#### Page:

^^^^

Running Benchmark Applications: Alfresco Data Load

Document created by derek Employee on Apr 22, 2015
Version 1Show Document
  • View in full screen mode

What it Does


  • Create Alfresco sites, create site members, load site document libraries with folders and files.  See the javadoc for the SiteFolderLoader to calculate how many folders and files will be created.
  • Create RM site, RM users (Alpha)
  • Record, in detail, any errors that occurred during individual API calls operations
  • Record data creation times


Prerequisites


Use the Benchmark Testing with Alfresco page for version compatibility.


  • Java 1.7.0_51 or later
  • MongoDB 2.6.3 or later installed and running on port 27017 on some server: <mongo-host>
  • A compatible version of the Benchmark Server running on a Tomcat7 at port 9080: <bmserver-host>
  • Alfresco with /alfresco available: <alfresco-host>.  The public API endpoints, including the CMIS browser binding URL must be available.
  • A user data mirror reflecting the list of users that can be used by the test.  See the Alfresco Sign Up test on how to create users in Alfresco.
  • Validate the server API availability using the <alfresco-url>/alfresco/api/-default-/public/cmis/versions/1.1/browser URL with the administrator login.


Deploying


Local Deployment


  • Check out the required tag or branch of  source code of dataload test.
~ > svn checkout https://svn.alfresco.com/repos/alfresco-open-mirror/benchmark/tests/dataload//tags/V2.2 dataload
~ > cd dataload

  • Build and start a local Tomcat7 instance
~/workflow > mvn tomcat7:run -Dmongo.config.host=<mongo-host>


...
[INFO] Running war on http://localhost:9086/alfresco-benchmark-tests-dataload-2.2
[INFO] Creating Tomcat server configuration at c:\work\projects\benchmark\tests\dataload\tags\V2.2\target\tomcat
...
06:43:48,691 [localhost-startStop-1] [ INFO] [                 MongoClientFactory: 124] - New MongoDB client created using URL: mongodb://localhost/?co...
...
06:43:49,063 [localhost-startStop-1] [DEBUG] [                LifecycleController: 174] - Started components: appLifeCycleController
Feb 03, 2015 6:43:49 AM org.apache.coyote.AbstractProtocol start
INFO: Starting ProtocolHandler ['http-bio-9086']

Remote Deployment


  • Set up a Tomcat7 load driver instance with the manager application listening on port 9080 and configure your Maven settings with the manager application credentials.
  • Deploy the application directly into the load driver:
mvn tomcat7:redeploy -DskipTests  -Dbm.tomcat.ip=<bmdriver-host> -Dbm.tomcat.port=9080 -Dbm.tomcat.server=bm-remote

  • Connect to the driver server and check that the application was successfully deployed.

^^^^

#### Data extract:
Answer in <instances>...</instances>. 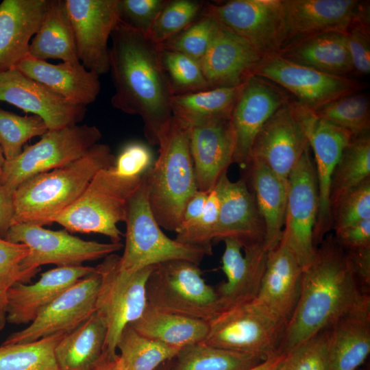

^^^^

#### What to work on:
[A] Write out the stretch of the Alfresco Data Load page from "Prerequisites" through "must be available.".
[B] Carry the Alfresco Data Load page on past its last line, continuing it in the same manner.

#### Results for the exercise:
[A]
Prerequisites


Use the Benchmark Testing with Alfresco page for version compatibility.


  • Java 1.7.0_51 or later
  • MongoDB 2.6.3 or later installed and running on port 27017 on some server: <mongo-host>
  • A compatible version of the Benchmark Server running on a Tomcat7 at port 9080: <bmserver-host>
  • Alfresco with /alfresco available: <alfresco-host>.  The public API endpoints, including the CMIS browser binding URL must be available.

[B]
 http://bmdriver-host:9080/manager

  • You can start/stop/undeploy the driver applications as required


Create and Start a Test Run


The example given here will assume the a setup where several test runs are going to be made against a single server for investigative purposes.


  • Connect to the Benchmark Server
http://bmserver-host:9080/alfresco-benchmark-server

  • Create a new test, DATALOAD_V22 using alfresco-benchmark-tests-dataload-2.2 Schema:0 or whichever version you deployed
  • The property edit page is displayed, but can also be accessed using the gears icon.
  • Click on the Driver Details box, which will show details of all compatible driver(s) connected to the same configuration database.
  • The following properties should be set for all new tests:

























Section
Property
Description
MongoDB Connection mongo.test.host The hostname of a MongoDB server where the test results and general working data will be stored.  This should be an IP address that is visible to all load drivers and _may_ be the same MongoDB instance as the configuration database.  This value must always be set for new tests, as there is no working default.  A value of 'localhost' is dangerous and should not be used except for local testing.
Test Controls Test Duration Maximum time for the test to run.  This acts as an emergency shut off if the test is unable to complete the desired operations e.g. if the server-in-test fails to respond to new session requests and each session only times out after 5s.

Test Duration Unit The unit in which the Test Duration is expressed: SECONDS, MINUTES, HOURS or DAYS.
Alfresco Server Details Alfresco port Use 8080 for a default Alfresco server install.

Alfresco host The server host name.  It is important to use the same host name as used by the Alfresco Sign Up test so that the user data mirror name matches.  As mentioned before, this value can be set once at the test level when performing repeated runs against the same server.  The hostname must be visible to the load driver instances where the tests are deployed.
Load Details Sites Count The number of sites to create on the server.  This is the target number; the test only creates sites up to this number even when rerun.

Users per Site The number of site members per site, including the site manager.  This is a target number and nothing is done if the site members already exist.
Files and Folders Maximum Active Loaders The maximum number of file-folder loading sessions to run concurrently.  Use this to limit the resources consumed on the Alfresco side.

Folder Depth The maximum folder depth to achieve within each site.  A document library with only files in has a Folder Depth of zero.

Subfolder Count The number of folders that a loader will create when increasing the document library depth.  A folder's subfolders are created using a random site user in a single CMIS session.

Files per Folder The number of files to add to every folder, including the document library itself.  This is a remote upload of real document using CMIS.  A folder's files are created using a random site user in a single CMIS session.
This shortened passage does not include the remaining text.